A Comprehensive Review of Dilated Cardiomyopathy in Pre-clinical Animal Models in Addition to Herbal Treatment Options and Multi-modality Imaging Strategies.

Dilated cardiomyopathy (DCM) is distinguished by ventricular chamber expansion, systolic dysfunction, and normal left ventricular (LV) wall thickness, and is mainly caused due to genetic or environmental factors; however, its aetiology is undetermined in the majority of patients. The focus of this work is on pathogenesis, small animal models, as well as the herbal medicinal approach, and the most recent advances in imaging modalities for patients with dilated cardiomyopathy. Several small animal models have been proposed over the last few years to mimic various pathomechanisms that contribute to dilated cardiomyopathy. Surgical procedures, gene mutations, and drug therapies are all characteristic features of these models.

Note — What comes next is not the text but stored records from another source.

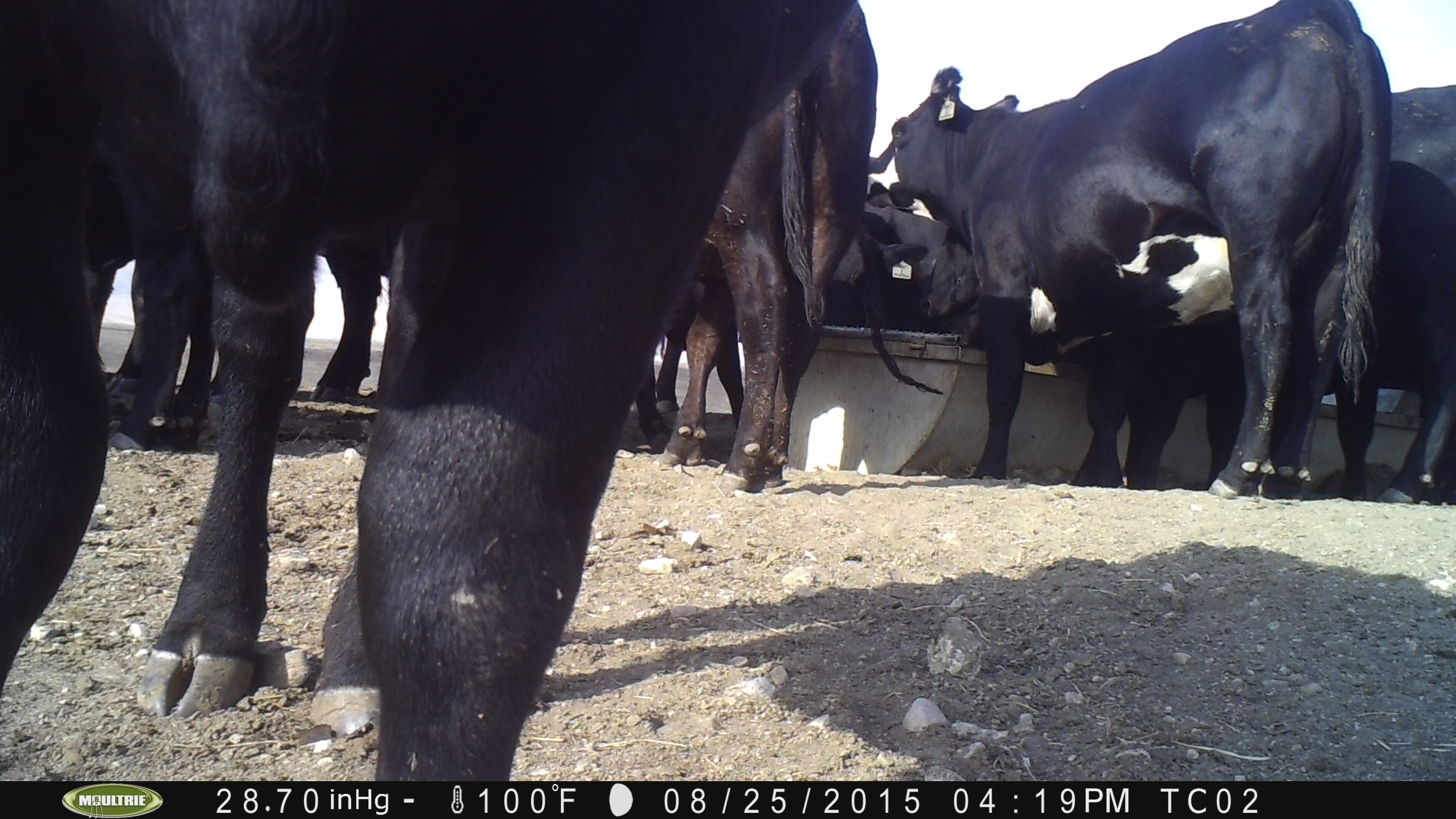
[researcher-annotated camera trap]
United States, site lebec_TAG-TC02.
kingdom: Animalia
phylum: Chordata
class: Mammalia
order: Artiodactyla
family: Bovidae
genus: Bos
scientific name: Bos taurus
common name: domestic cow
Bos taurus (domestic cow).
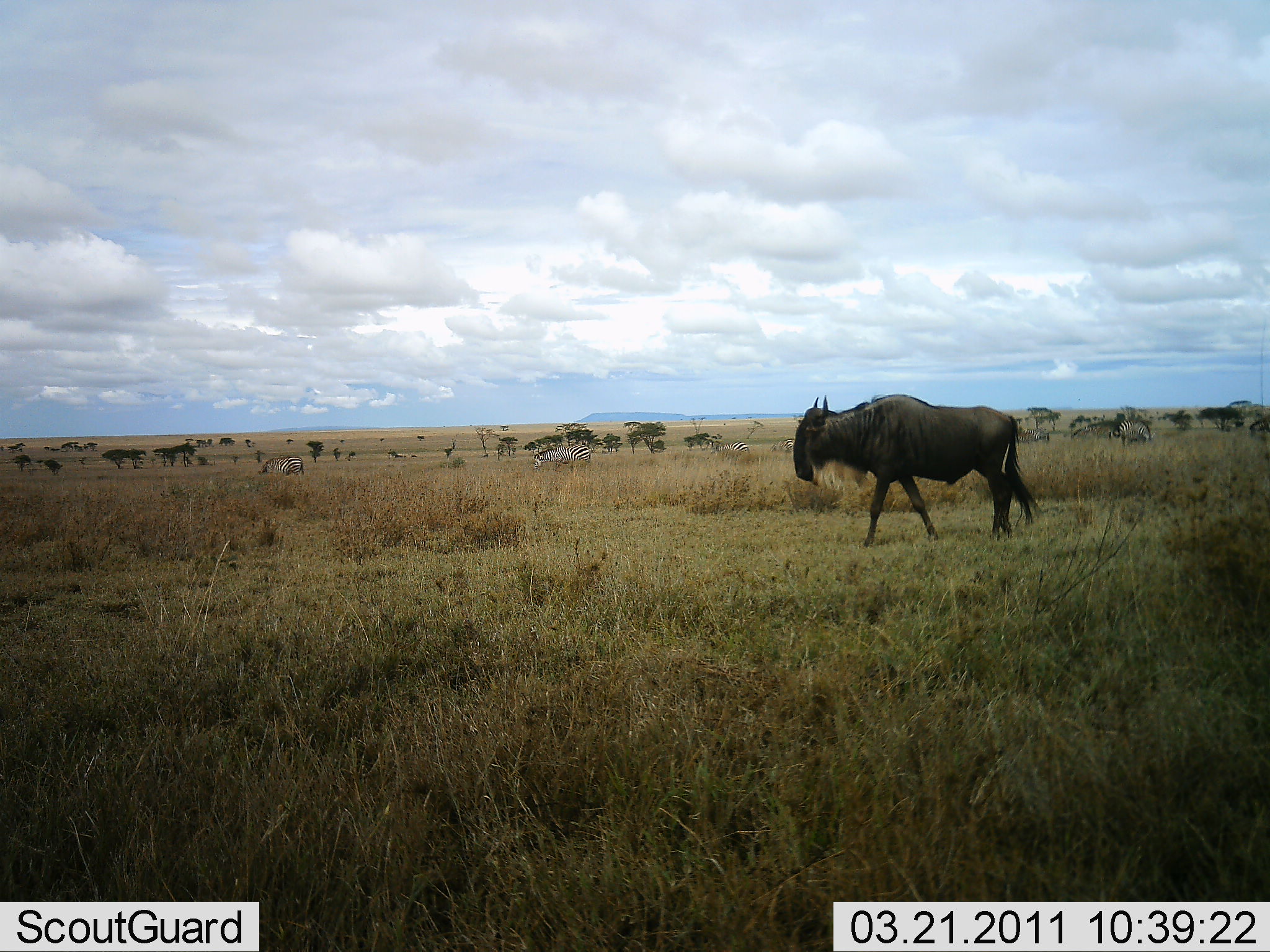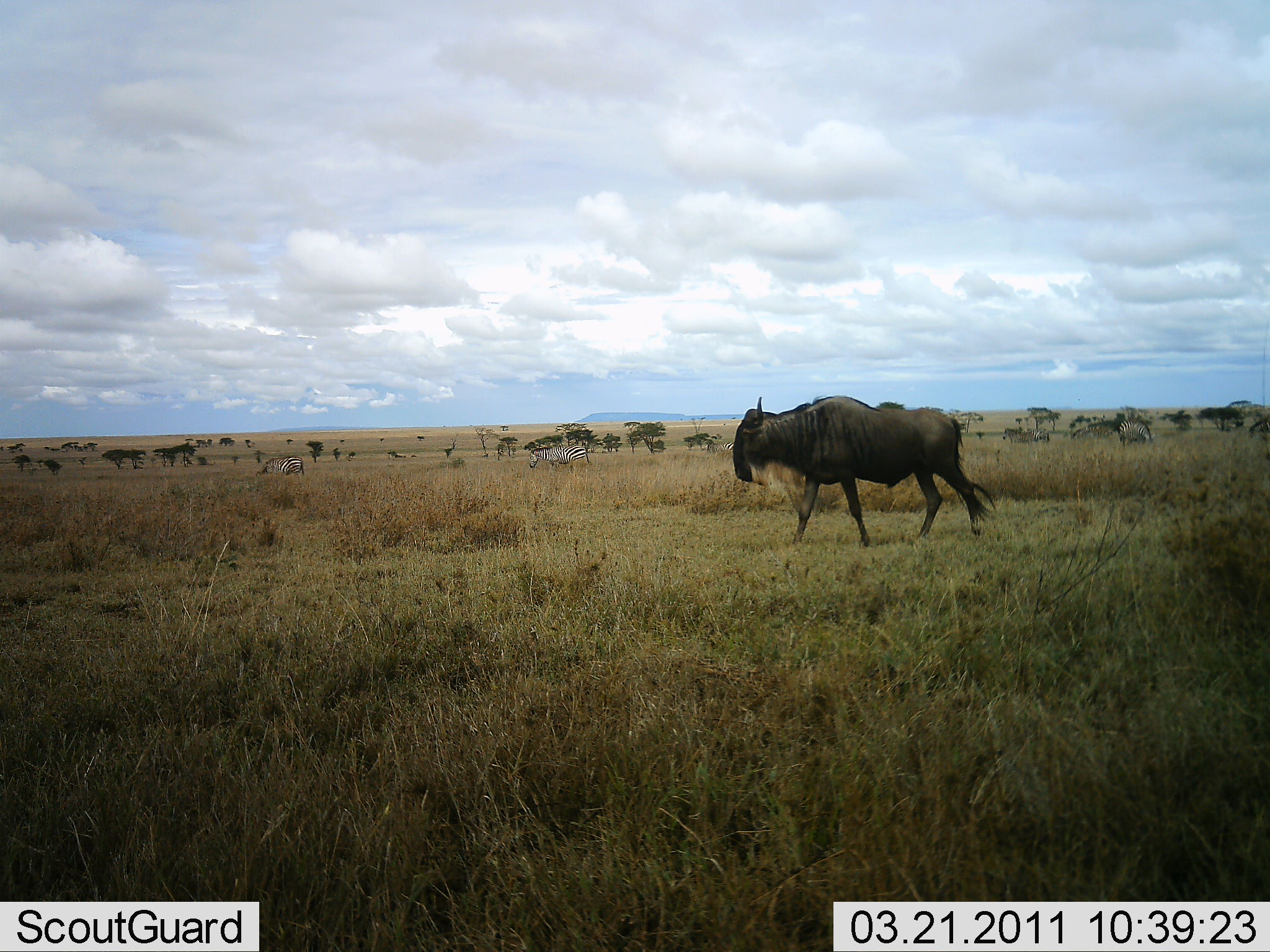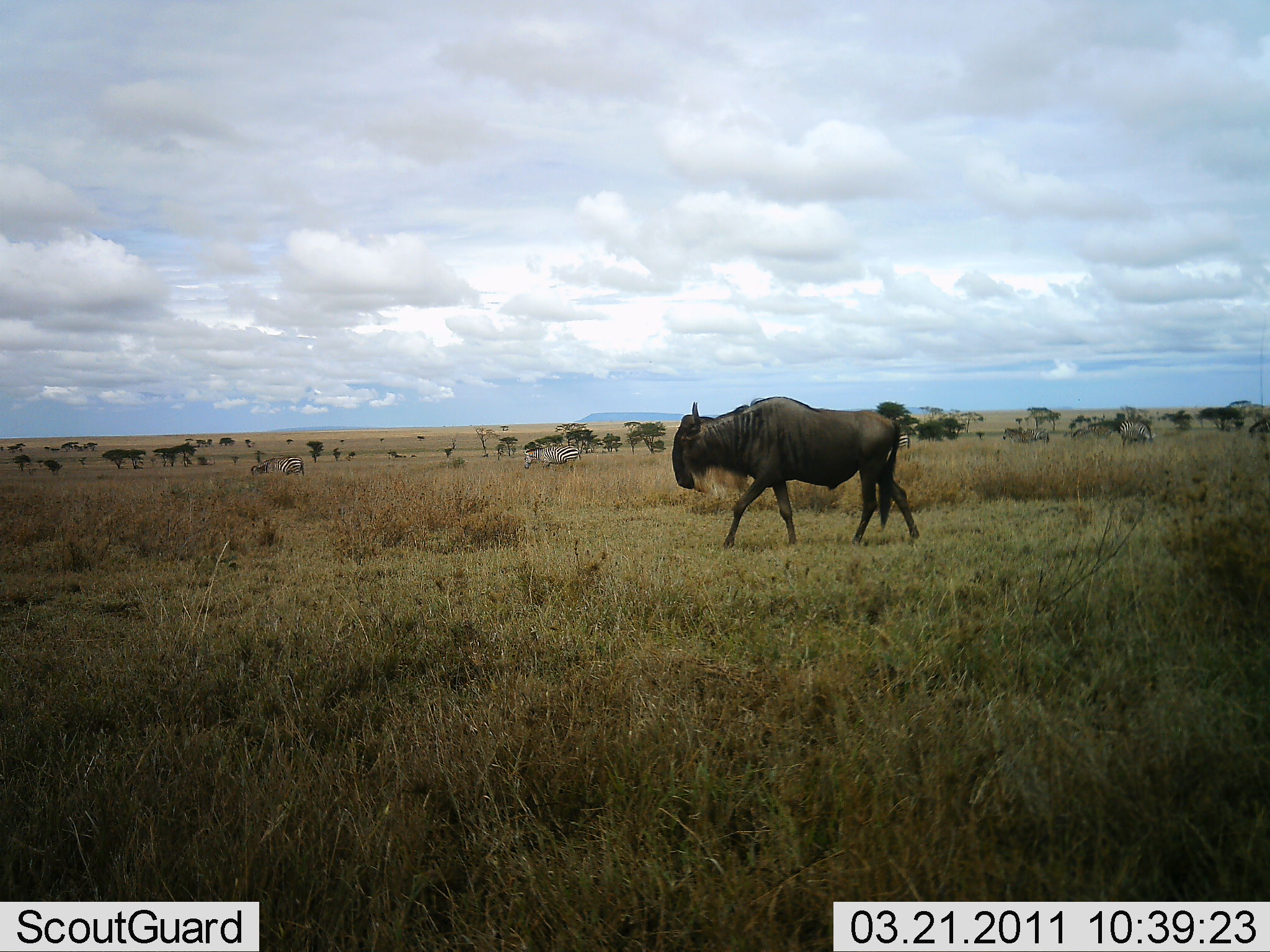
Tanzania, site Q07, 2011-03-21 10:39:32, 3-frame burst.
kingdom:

The pros and cons, including heart failure stimulation of extensively established small animal models for dilated cardiomyopathy, are illustrated, as these models tend to procure key insights and contribute to the development of innovative treatment techniques for patients. Traditional medicinal plants used as treatment in these models are also discussed, along with contemporary developments in herbal therapies. In the last few decades, accurate diagnosis, proper recognition of the underlying disease, specific risk stratification, and forecasting of clinical outcome, have indeed improved the health of DCM patients. Cardiac magnetic resonance (CMR) is the bullion criterion for assessing ventricular volume and ejection fraction in a reliable and consistent direction. Other technologies, like strain analysis and 3D echocardiography, have enhanced this technique's predictive and therapeutic potential. Nuclear imaging potentially helps doctors pinpoint the causative factors of left ventricular dysfunction, as with cardiac sarcoidosis and amyloidosis.